[[ Provided entries open ]]

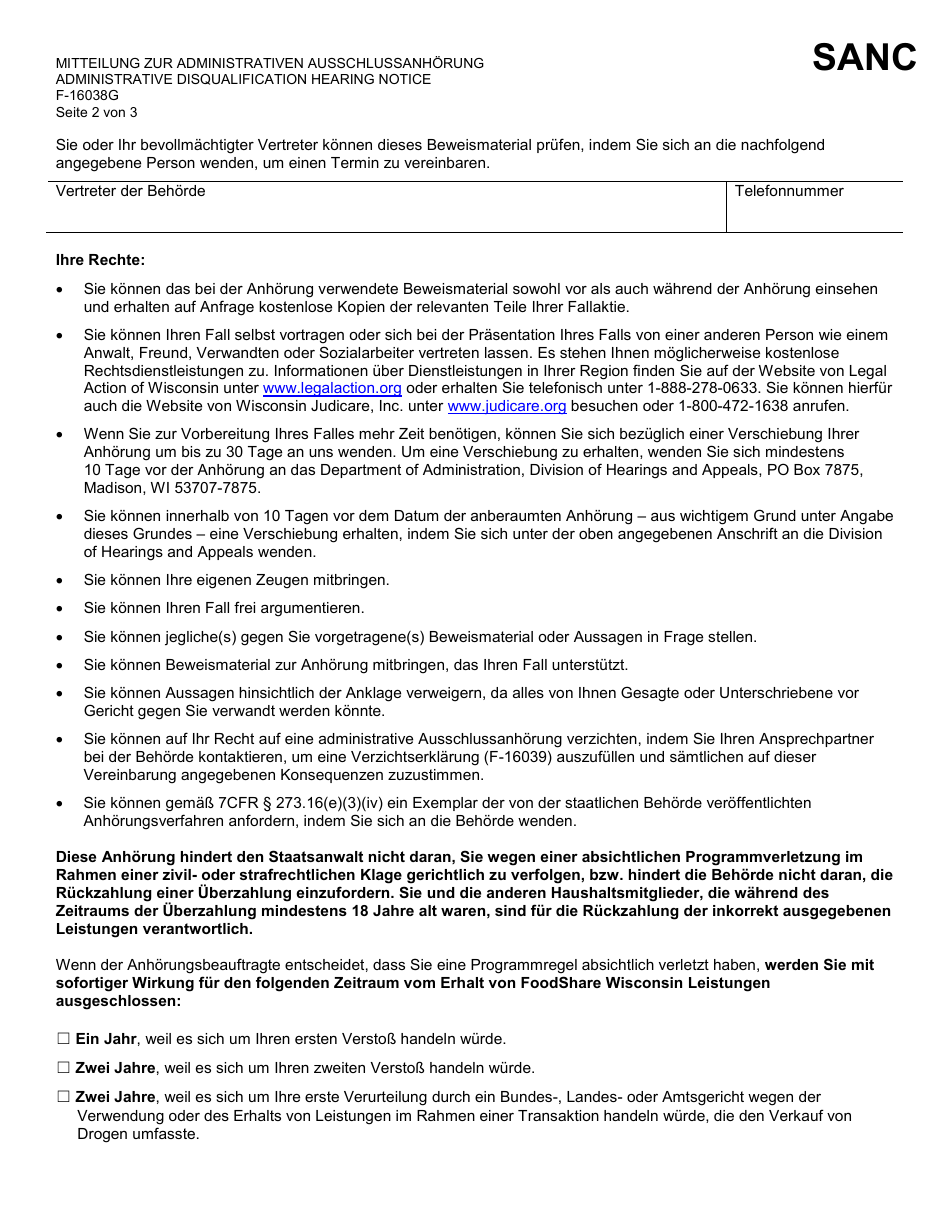 MITTEILUNG ZUR ADMINISTRATIVEN AUSSCHLUSSANHÖRUNG
ADMINISTRATIVE DISQUALIFICATION HEARING NOTICE
F-16038G
Seite 2 von 3

SANC

Sie oder Ihr bevollmächtigter Vertreter können dieses Beweismaterial prüfen, indem Sie sich an die nachfolgend angegebene Person wenden, um einen Termin zu vereinbaren.

| Vertreter der Behörde | Telefonnummer |
|---|---|
| | |

Ihre Rechte:

• Sie können das bei der Anhörung verwendete Beweismaterial sowohl vor als auch während der Anhörung einsehen und erhalten auf Anfrage kostenlose Kopien der relevanten Teile Ihrer Fallaktie.

• Sie können Ihren Fall selbst vortragen oder sich bei der Präsentation Ihres Falls von einer anderen Person wie einem Anwalt, Freund, Verwandten oder Sozialarbeiter vertreten lassen. Es stehen Ihnen möglicherweise kostenlose Rechtsdienstleistungen zu. Informationen über Dienstleistungen in Ihrer Region finden Sie auf der Website von Legal Action of Wisconsin unter www.legalaction.org oder erhalten Sie telefonisch unter 1-888-278-0633. Sie können hierfür auch die Website von Wisconsin Judicare, Inc. unter www.judicare.org besuchen oder 1-800-472-1638 anrufen.

• Wenn Sie zur Vorbereitung Ihres Falles mehr Zeit benötigen, können Sie sich bezüglich einer Verschiebung Ihrer Anhörung um bis zu 30 Tage an uns wenden. Um eine Verschiebung zu erhalten, wenden Sie sich mindestens 10 Tage vor der Anhörung an das Department of Administration, Division of Hearings and Appeals, PO Box 7875, Madison, WI 53707-7875.

• Sie können innerhalb von 10 Tagen vor dem Datum der anberaumten Anhörung – aus wichtigem Grund unter Angabe dieses Grundes – eine Verschiebung erhalten, indem Sie sich unter der oben angegebenen Anschrift an die Division of Hearings and Appeals wenden.

• Sie können Ihre eigenen Zeugen mitbringen.

• Sie können Ihren Fall frei argumentieren.

• Sie können jegliche(s) gegen Sie vorgetragene(s) Beweismaterial oder Aussagen in Frage stellen.

• Sie können Beweismaterial zur Anhörung mitbringen, das Ihren Fall unterstützt.

• Sie können Aussagen hinsichtlich der Anklage verweigern, da alles von Ihnen Gesagte oder Unterschriebene vor Gericht gegen Sie verwandt werden könnte.

• Sie können auf Ihr Recht auf eine administrative Ausschlussanhörung verzichten, indem Sie Ihren Ansprechpartner bei der Behörde kontaktieren, um eine Verzichtserklärung (F-16039) auszufüllen und sämtlichen auf dieser Vereinbarung angegebenen Konsequenzen zuzustimmen.

• Sie können gemäß 7CFR § 273.16(e)(3)(iv) ein Exemplar der von der staatlichen Behörde veröffentlichten Anhörungsverfahren anfordern, indem Sie sich an die Behörde wenden.

Diese Anhörung hindert den Staatsanwalt nicht daran, Sie wegen einer absichtlichen Programmverletzung im Rahmen einer zivil- oder strafrechtlichen Klage gerichtlich zu verfolgen, bzw. hindert die Behörde nicht daran, die Rückzahlung einer Überzahlung einzufordern. Sie und die anderen Haushaltsmitglieder, die während des Zeitraums der Überzahlung mindestens 18 Jahre alt waren, sind für die Rückzahlung der inkorrekt ausgegebenen Leistungen verantwortlich.

Wenn der Anhörungsbeauftragte entscheidet, dass Sie eine Programmregel absichtlich verletzt haben, werden Sie mit sofortiger Wirkung für den folgenden Zeitraum vom Erhalt von FoodShare Wisconsin Leistungen ausgeschlossen:

☐ Ein Jahr, weil es sich um Ihren ersten Verstoß handeln würde.

☐ Zwei Jahre, weil es sich um Ihren zweiten Verstoß handeln würde.

☐ Zwei Jahre, weil es sich um Ihre erste Verurteilung durch ein Bundes-, Landes- oder Amtsgericht wegen der Verwendung oder des Erhalts von Leistungen im Rahmen einer Transaktion handeln würde, die den Verkauf von Drogen umfasste.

[[ Provided entries closed ]]

(What is needed): From the line holding "Seite 2 von 3" to the line holding "Fall frei argumentieren.", inclusive, restate each line above exactly as written.

(Task result):
Seite 2 von 3

SANC

Sie oder Ihr bevollmächtigter Vertreter können dieses Beweismaterial prüfen, indem Sie sich an die nachfolgend angegebene Person wenden, um einen Termin zu vereinbaren.

| Vertreter der Behörde | Telefonnummer |
|---|---|
| | |

Ihre Rechte:

• Sie können das bei der Anhörung verwendete Beweismaterial sowohl vor als auch während der Anhörung einsehen und erhalten auf Anfrage kostenlose Kopien der relevanten Teile Ihrer Fallaktie.

• Sie können Ihren Fall selbst vortragen oder sich bei der Präsentation Ihres Falls von einer anderen Person wie einem Anwalt, Freund, Verwandten oder Sozialarbeiter vertreten lassen. Es stehen Ihnen möglicherweise kostenlose Rechtsdienstleistungen zu. Informationen über Dienstleistungen in Ihrer Region finden Sie auf der Website von Legal Action of Wisconsin unter www.legalaction.org oder erhalten Sie telefonisch unter 1-888-278-0633. Sie können hierfür auch die Website von Wisconsin Judicare, Inc. unter www.judicare.org besuchen oder 1-800-472-1638 anrufen.

• Wenn Sie zur Vorbereitung Ihres Falles mehr Zeit benötigen, können Sie sich bezüglich einer Verschiebung Ihrer Anhörung um bis zu 30 Tage an uns wenden. Um eine Verschiebung zu erhalten, wenden Sie sich mindestens 10 Tage vor der Anhörung an das Department of Administration, Division of Hearings and Appeals, PO Box 7875, Madison, WI 53707-7875.

• Sie können innerhalb von 10 Tagen vor dem Datum der anberaumten Anhörung – aus wichtigem Grund unter Angabe dieses Grundes – eine Verschiebung erhalten, indem Sie sich unter der oben angegebenen Anschrift an die Division of Hearings and Appeals wenden.

• Sie können Ihre eigenen Zeugen mitbringen.

• Sie können Ihren Fall frei argumentieren.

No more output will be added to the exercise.